Um Portugal à imagem de Cristiano Ronaldo

O “nosso” Cristiano Ronaldo poderia ser alemão dada a disciplina no desempenho da sua actividade, podia ser holandês pela sua persistência e rigor com que enfrenta as adversidades ou até mesmo americano, pelo seu domínio e autoestima elevada, mas não, o Cristiano Ronaldo é português.

Este fenómeno de sucesso, nasceu na ilha da Madeira, durante os anos 80, na freguesia de Sto. António. Estamos a falar então de uma Madeira, modesta, acanhada, cheia de necessidades, onde existia fome e carências graves em grande parte da população. Uma Madeira onde a grande parte das crianças de famílias numerosas como era a de Cristiano Ronaldo, não frequentavam ténis, natação, ou conservatório, ou nenhuma outra actividade lúdica que obrigasse um pagamento, porque o rendimento era escasso e havia que pôr a comida na mesa.

As crianças divertiam-se entre elas, entre irmãos e amigos, em brincadeiras longas que enchiam o coração. Brincavam na rua ou no quintal, inventavam brincadeiras, conheciam as manhas dos animais, sabiam as horas pela simples posição do sol, subiam árvores e construíam brinquedos, o carrinho de cana, o pneu, os teleféricos improvisados para transportar gatos, a joeira, tudo era motivo para uma boa tarde de brincadeira e uma boa gargalhada.

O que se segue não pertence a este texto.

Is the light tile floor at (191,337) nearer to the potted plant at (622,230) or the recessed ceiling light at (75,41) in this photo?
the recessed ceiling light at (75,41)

Mas este menino (Cristiano Ronaldo) foi mais longe, preencheu os seus dias com uma bola, treinou e voltou a treinar. Começou bem cedo, na pequena ilha da Madeira a sua trajectória de sucesso. Não perdeu tempo, pois tinha (e continua a ter) o seu objectivo bem definido, ser o melhor do mundo no futebol. Mas tudo em seu redor ditava contra o seu sonho, a posição isolada da ilha, os fracos recursos da família – era tão fácil desistir, mas ele continuou, acreditando no sonho que iria trazer a glória e consagra-lo, durante vários anos, no melhor de todos os jogadores do mundo, de sempre.

Este menino de Sto. António, tornou-se um exemplo para o seu país e para o mundo. Mostrou que as adversidades são combatidas com trabalho árduo e mantendo o foco no seu objectivo. Mostrou dedicação e persistência. Mostrou que os sonhos são para serem sonhados e que podem se tornar realidade, basta acreditar e trabalhar afincadamente na sua concretização. Mostrou que chorar faz parte da caminhada do sucesso e que não há vergonha nisso. Levou todos os portugueses consigo, na sua trajectória de sucesso e deu-nos muitas alegrias - encheu-nos de orgulho.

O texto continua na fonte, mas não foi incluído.